Records for this exercise ->
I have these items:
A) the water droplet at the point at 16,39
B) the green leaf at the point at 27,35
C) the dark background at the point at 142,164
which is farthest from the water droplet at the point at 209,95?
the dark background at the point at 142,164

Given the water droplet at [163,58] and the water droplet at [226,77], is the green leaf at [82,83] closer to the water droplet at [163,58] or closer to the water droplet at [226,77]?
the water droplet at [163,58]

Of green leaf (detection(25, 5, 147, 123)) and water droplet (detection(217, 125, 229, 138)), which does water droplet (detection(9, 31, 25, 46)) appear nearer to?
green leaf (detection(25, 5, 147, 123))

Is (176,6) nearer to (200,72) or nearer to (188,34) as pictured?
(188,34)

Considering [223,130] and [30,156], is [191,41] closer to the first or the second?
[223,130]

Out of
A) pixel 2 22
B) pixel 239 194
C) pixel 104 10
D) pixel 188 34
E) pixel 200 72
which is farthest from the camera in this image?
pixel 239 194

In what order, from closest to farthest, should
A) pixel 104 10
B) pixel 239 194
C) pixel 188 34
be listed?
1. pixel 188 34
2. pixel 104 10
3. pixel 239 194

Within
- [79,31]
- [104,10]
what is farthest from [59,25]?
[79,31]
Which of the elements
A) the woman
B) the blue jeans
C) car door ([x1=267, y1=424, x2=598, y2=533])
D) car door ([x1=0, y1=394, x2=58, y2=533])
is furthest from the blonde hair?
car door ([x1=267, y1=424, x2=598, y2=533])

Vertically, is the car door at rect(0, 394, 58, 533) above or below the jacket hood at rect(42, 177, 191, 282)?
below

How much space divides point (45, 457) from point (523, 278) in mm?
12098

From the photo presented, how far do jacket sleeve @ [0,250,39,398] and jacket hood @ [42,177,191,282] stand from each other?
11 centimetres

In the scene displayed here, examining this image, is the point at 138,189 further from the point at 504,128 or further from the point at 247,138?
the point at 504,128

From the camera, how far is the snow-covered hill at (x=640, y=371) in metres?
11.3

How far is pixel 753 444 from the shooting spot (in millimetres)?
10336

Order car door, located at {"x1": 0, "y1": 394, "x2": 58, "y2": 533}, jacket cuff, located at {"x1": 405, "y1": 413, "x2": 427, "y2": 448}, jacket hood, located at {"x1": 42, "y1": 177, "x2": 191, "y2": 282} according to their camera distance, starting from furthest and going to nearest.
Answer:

What this task involves ->
Change every "jacket hood" in the data above to "coat hood" and write all of the data out again with nothing else altered.

Finished exercise ->
I have these items:
A) the water droplet at the point at 16,39
B) the green leaf at the point at 27,35
C) the dark background at the point at 142,164
which is farthest from the water droplet at the point at 209,95?
the dark background at the point at 142,164

Given the water droplet at [163,58] and the water droplet at [226,77], is the green leaf at [82,83] closer to the water droplet at [163,58] or closer to the water droplet at [226,77]?
the water droplet at [163,58]

Of green leaf (detection(25, 5, 147, 123)) and water droplet (detection(217, 125, 229, 138)), which does water droplet (detection(9, 31, 25, 46)) appear nearer to?
green leaf (detection(25, 5, 147, 123))

Is (176,6) nearer to (200,72) or nearer to (188,34) as pictured?
(188,34)

Considering [223,130] and [30,156], is [191,41] closer to the first or the second?
[223,130]

Out of
A) pixel 2 22
B) pixel 239 194
C) pixel 104 10
D) pixel 188 34
E) pixel 200 72
which is farthest from the camera in this image?
pixel 239 194

In what order, from closest to farthest, should
A) pixel 104 10
B) pixel 239 194
C) pixel 188 34
be listed?
1. pixel 188 34
2. pixel 104 10
3. pixel 239 194

Within
- [79,31]
- [104,10]
what is farthest from [59,25]?
[79,31]
Which of the elements
A) the woman
B) the blue jeans
C) car door ([x1=267, y1=424, x2=598, y2=533])
D) car door ([x1=0, y1=394, x2=58, y2=533])
is furthest from the blonde hair?
car door ([x1=267, y1=424, x2=598, y2=533])

Vertically, is the car door at rect(0, 394, 58, 533) above or below the coat hood at rect(42, 177, 191, 282)?
below

How much space divides point (45, 457) from point (523, 278) in mm?
12098

From the photo presented, how far do jacket sleeve @ [0,250,39,398] and coat hood @ [42,177,191,282] stand from each other?
11 centimetres

In the scene displayed here, examining this image, is the point at 138,189 further from the point at 504,128 or further from the point at 247,138?
the point at 504,128

From the camera, how far is the snow-covered hill at (x=640, y=371) in metres?
11.3

How far is pixel 753 444 from the shooting spot (in millimetres)?
10336

Order car door, located at {"x1": 0, "y1": 394, "x2": 58, "y2": 533}, jacket cuff, located at {"x1": 405, "y1": 413, "x2": 427, "y2": 448}, coat hood, located at {"x1": 42, "y1": 177, "x2": 191, "y2": 282} according to their camera distance, starting from furthest and going to nearest.
Answer:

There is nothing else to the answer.